◆ **RECORDS FOR THIS EXERCISE**:

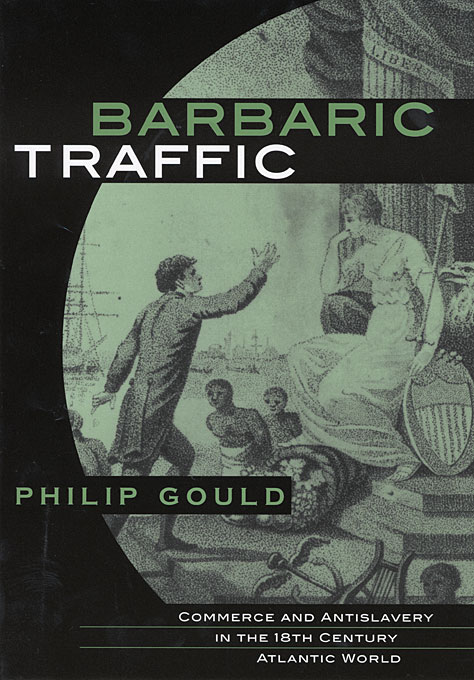 Cover: Barbaric Traffic: Commerce and Antislavery in the Eighteenth-Century Atlantic World, from Harvard University Press
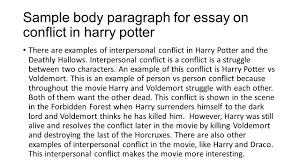 harry potter the deathly hallows conflict examples of person vs  sample body paragraph for essay on conflict in harry potter there are examples of interpersonal conflict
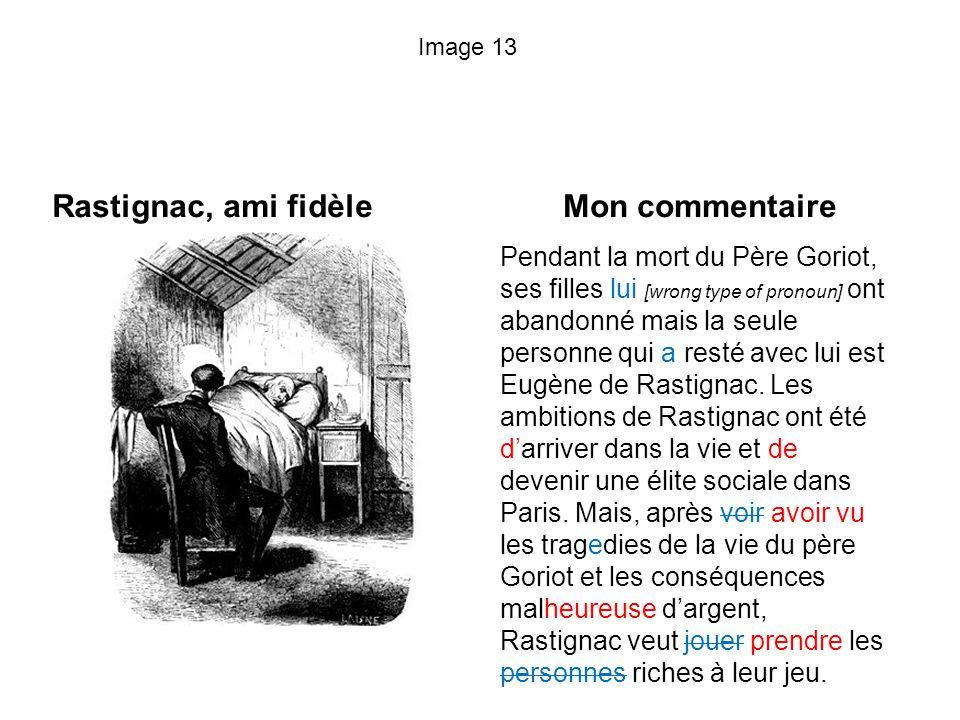 Image 13 Rastignac, ami fidèle Mon commentaire Pendant la mort du Père Goriot, ses filles lui [wrong type of pronoun] ont abandonné mais la seule pers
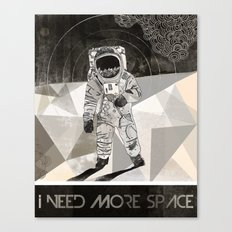 I NEED MORE SPACE Canvas Print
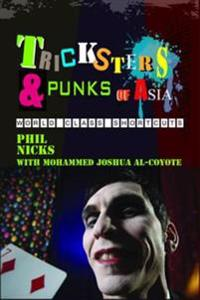 Tricksters and Punks of Asia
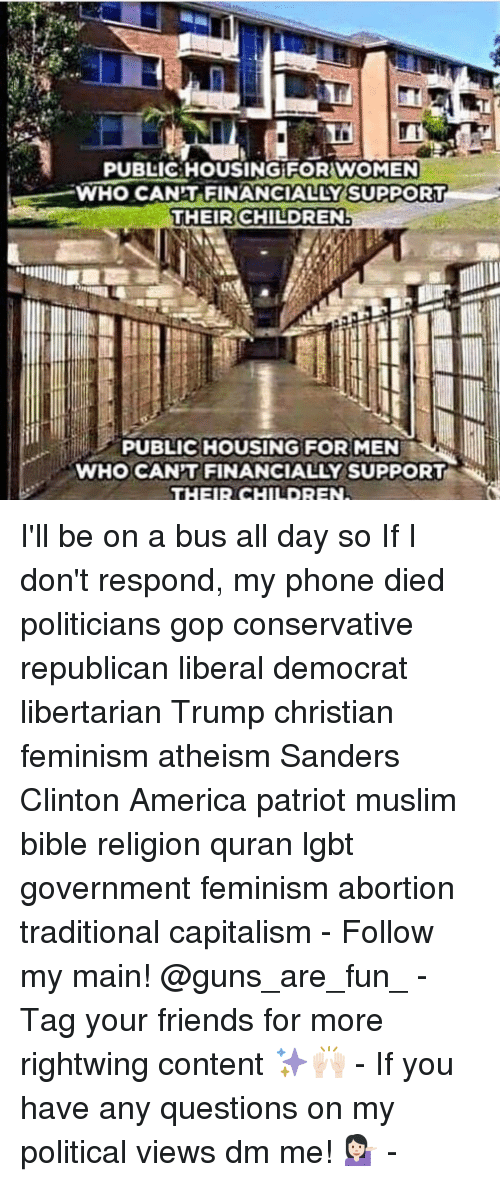 Memes, 🤖, and Sander: PUBLIC HOUSING FOR WOMEN  WHO CANT FINANCIALLY SUPPORT  THEIR CHILDREN!  PUBLIC HOUSING FOR  MEN  wHo CANT FINANCIALLY SUPPORT  THEIR CHILDREN I'll be on a bus all day so If I don't respond, my phone died politicians gop conservative republican liberal democrat libertarian Trump christian feminism atheism Sanders Clinton America patriot muslim bible religion quran lgbt government feminism abortion traditional capitalism - Follow my main! @guns_are_fun_ - Tag your friends for more rightwing content ✨🙌🏻 - If you have any questions on my political views dm me! 💁🏻 -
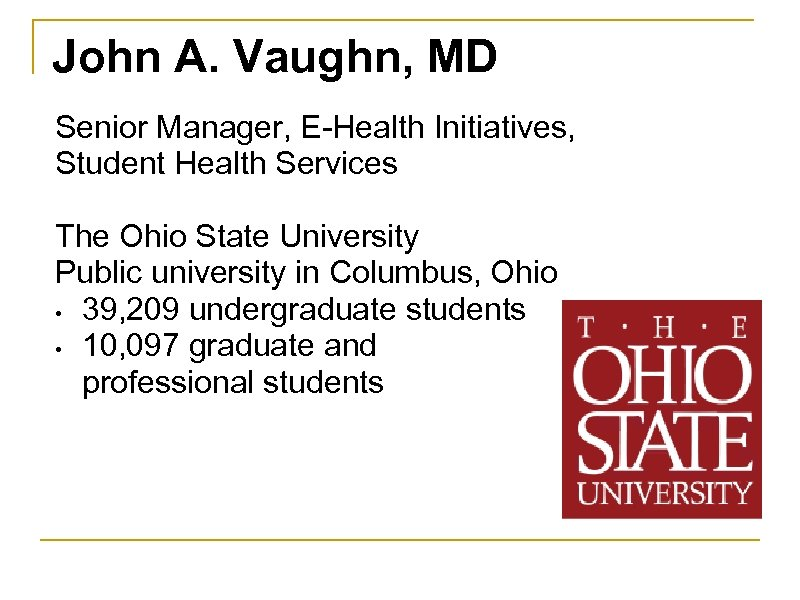 John A. Vaughn, MD Senior Manager, E-Health Initiatives, Student Health Services The Ohio State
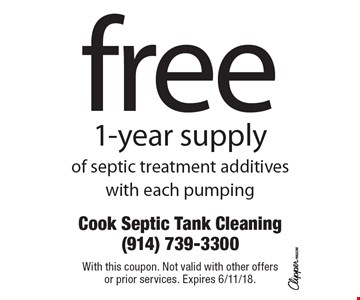 free 1-year supply of septic treatment additiveswith each pumping. With this coupon. Not valid with other offers or prior services. Expires 6/11/18.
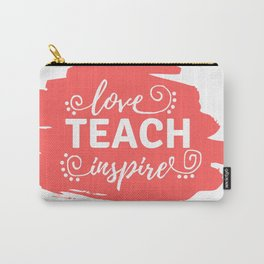 Love, Teach, Inspire Carry-All Pouch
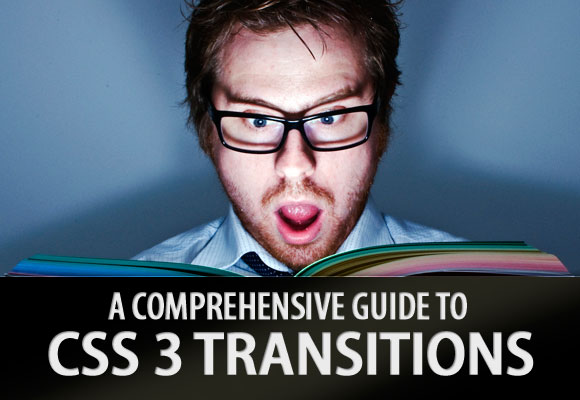 A Comprehensive Guide to CSS 3 Transitions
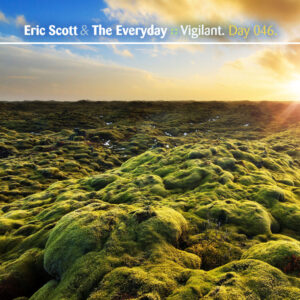 Day-046_01-Eric-Scott-The-Everyday-Vigilant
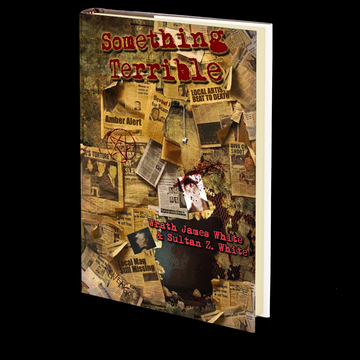 Something Terrible by Wrath James White and Sultan Z. White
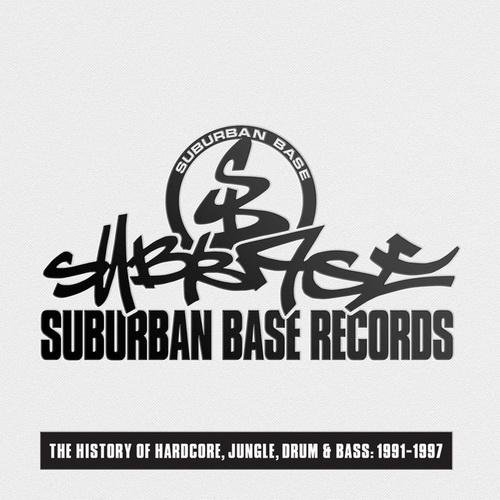VA - Suburban Base Records (The History of Hardcore, Jungle, Drum & Bass - 1991-1997)(2014)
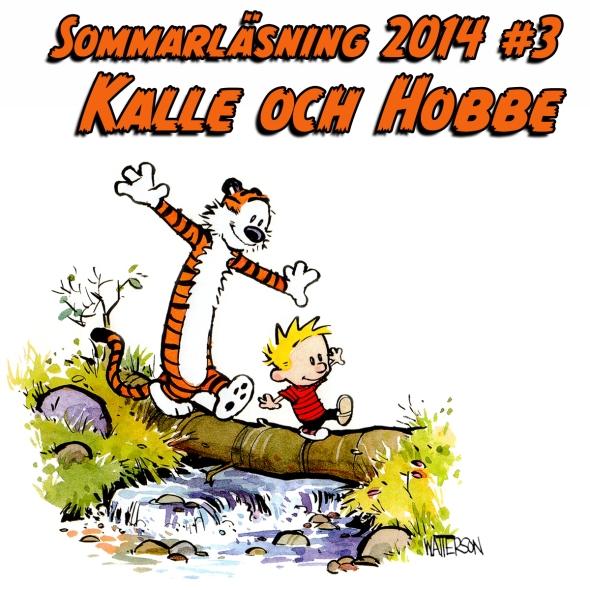Sommarläsning #3 2014: Kalle och Hobbe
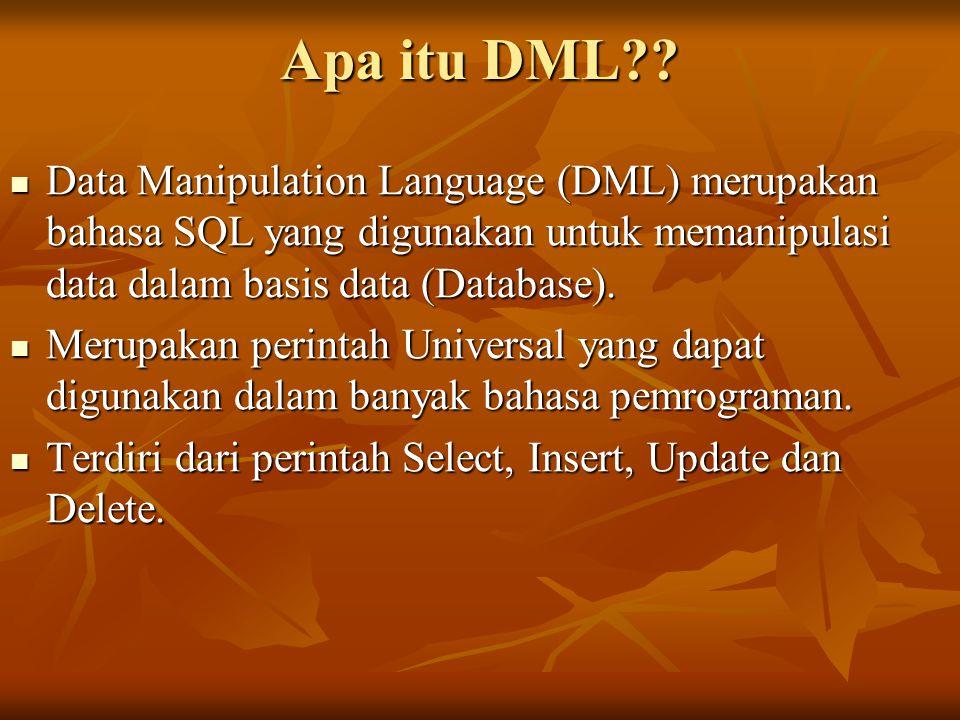 Apa itu DML?? Data Manipulation Language (DML) merupakan bahasa SQL yang digunakan untuk memanipulasi data dalam basis data (Database). Data Manipulat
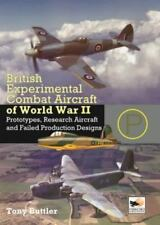 WW2 British Experimental Combat Aircraft of World War II Reference Book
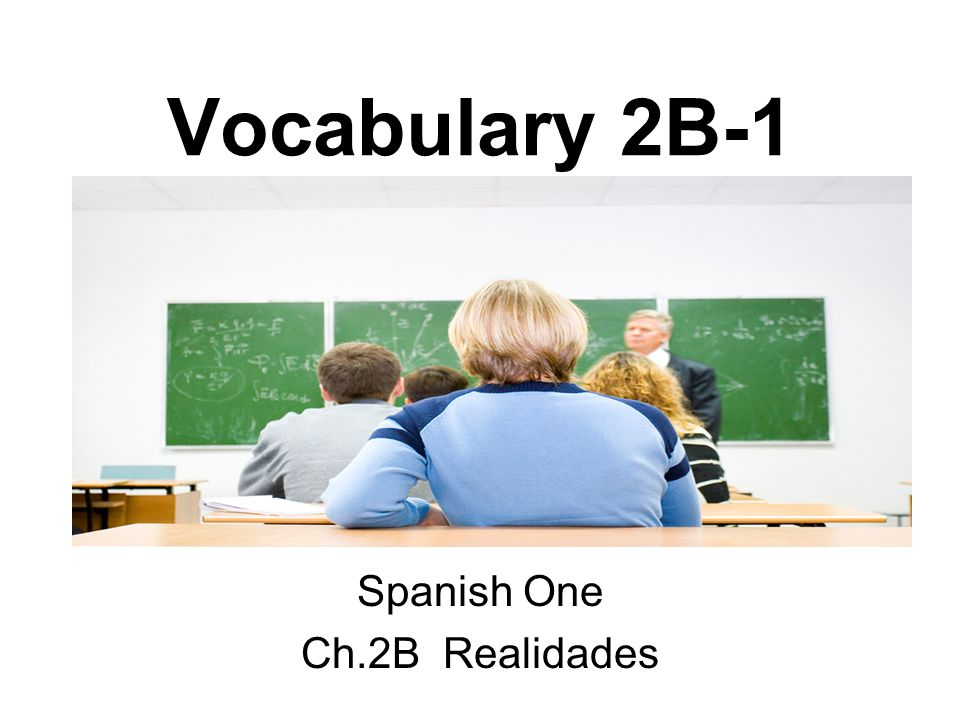 Spanish One Ch.2B Realidades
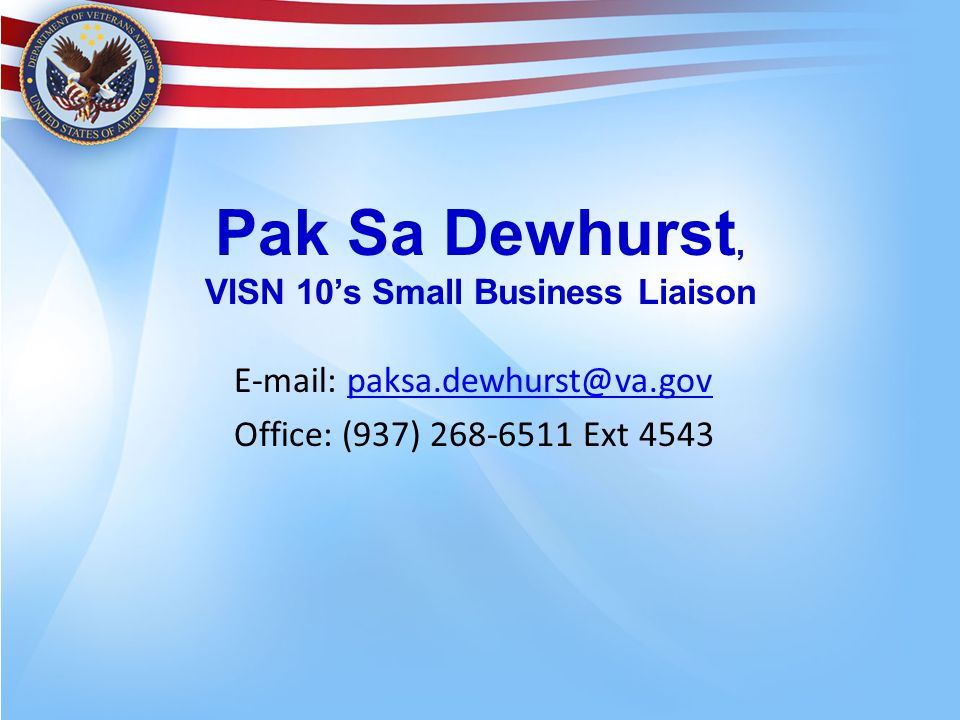 Pak Sa Dewhurst, VISN 10's Small Business Liaison E-mail: paksa.dewhurst@va.govpaksa.dewhurst@va.gov Office: (937) 268-6511 Ext 4543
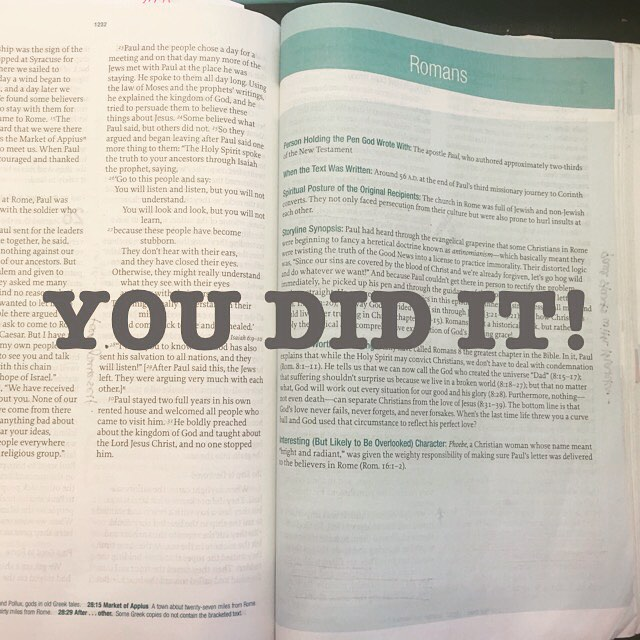 Woo Hoo! Congrats! If you've been on our #letsreadromans quest! You did it! I'm so proud of you! I'd love to encourage you on your walk so let's KEEP GOING! Tomorrow we will start in Hebrews!  If your goal is to be more in the Father's word, let's do it! #letsreadhebrews starts tomorrow!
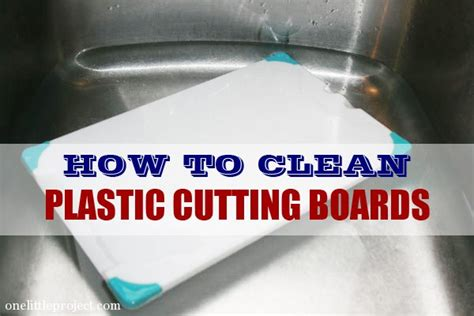 how to clean acrylic how to clean plastic cutting boards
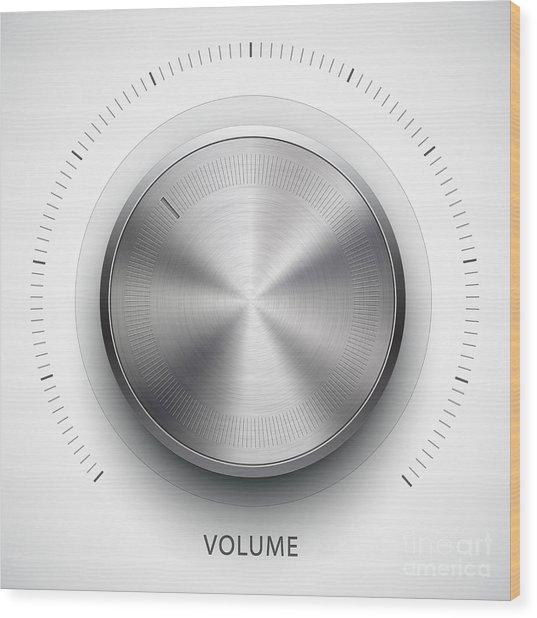 Technology Music Button Volume Wood Print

◆ **WHAT YOU SHOULD DO**:
Only the lines from the start of the material to the line with "Tricksters and Punks of Asia", inclusive, belong in the answer, printed exactly and free of pictures.

◆ **WRITTEN RESPONSE**:
 Cover: Barbaric Traffic: Commerce and Antislavery in the Eighteenth-Century Atlantic World, from Harvard University Press
 harry potter the deathly hallows conflict examples of person vs  sample body paragraph for essay on conflict in harry potter there are examples of interpersonal conflict
 Image 13 Rastignac, ami fidèle Mon commentaire Pendant la mort du Père Goriot, ses filles lui [wrong type of pronoun] ont abandonné mais la seule pers
 I NEED MORE SPACE Canvas Print
 Tricksters and Punks of Asia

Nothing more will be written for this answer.